Why can't they be one of the many iterations of what being a man in the world can be? Why isn't OK to have a beard and also wear a long flowing skirt and lots of jewelry?

SupermatchGame · 08/05/2018 21:44

What will be worse in twenty years' time:

Telling our daughters that we were so change averse and transphobic that we couldn't see past our own anti-trans ideology.

TheMostBeautifulDogInTheWorld · 08/05/2018 21:48

Which does give this anachronistic strand of trans-exclusionary radical feminism one of it's paradoxes - feminists telling people (including trans people) that they are not the authorities on their own lived experiences.

You're going to have to go elsewhere for whatever anachronistic analysis it is that you are looking for; discussion here seems to me to be very much up to date.

I also have not seen anyone telling trans people that they are not the owners of their own experinence. Just that they are not the owners of other people's.

Tinkletinklelittlebat · 08/05/2018 21:49

Or maybe they understand feminism as being rooted in the view that the most authentic source of knowledge about our realities is our own experience.......

I might buy that if there was the faintest recognition, care about or respect for the lived experience of women and why their authentic knowledge about their reality is causing them to point out ways in which self ID in its current proposed form negatively affects them.

Your post pretty much demonstrates, this kind of feminism is about respecting specific people's lived experience and knowledge while actively suppressing and shaming into silence the experience of others. In fact almost entirely others whose lived experience and voices are inconvenient to the narrative.

SupermatchGame · 08/05/2018 21:49

Why can't they be one of the many iterations of what being a man in the world can be? Why isn't OK to have a beard and also wear a long flowing skirt and lots of jewelry?

They can if that's what they are, it is ok. But some women don't want a beard, have no interest in skirts or jewellery, and feel more comfortable with breasts and a vagina instead of a penis.

TheMostBeautifulDogInTheWorld · 08/05/2018 21:52

I think feminism is netirely about change, @supermatchgame. I mean, obviously if you're quite happy with the status quo that's your prerogative.

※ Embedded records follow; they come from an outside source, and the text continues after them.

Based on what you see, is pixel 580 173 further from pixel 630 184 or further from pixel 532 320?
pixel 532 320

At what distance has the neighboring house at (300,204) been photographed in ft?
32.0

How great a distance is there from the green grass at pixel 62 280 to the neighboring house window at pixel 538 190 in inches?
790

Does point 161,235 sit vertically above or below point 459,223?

elderflowerandrose · 08/05/2018 21:54

Nope not scared getting more and more pissed off with every passing day. Empowerment is what is needed, not fear, we have done it before we can do it again.

SupermatchGame · 08/05/2018 21:55

I also have not seen anyone telling trans people that they are not the owners of their own experinence. Just that they are not the owners of other people's.

I see that quite a lot on here, daily, telling trans people that their experiences are not authentic or valid. Not theirs even - because they are not women/ men so they cannot have any experience of being a woman/ man. I don't recall seeing trans people saying they own anything other than their own experiences.

SupermatchGame · 08/05/2018 21:58

care about or respect for the lived experience of women and why their authentic knowledge about their reality is causing them to point out ways in which self ID in its current proposed form negatively affects them.

I've seen many trans women talking about exactly that: how unregulated self ID could negatively affect women including trans women.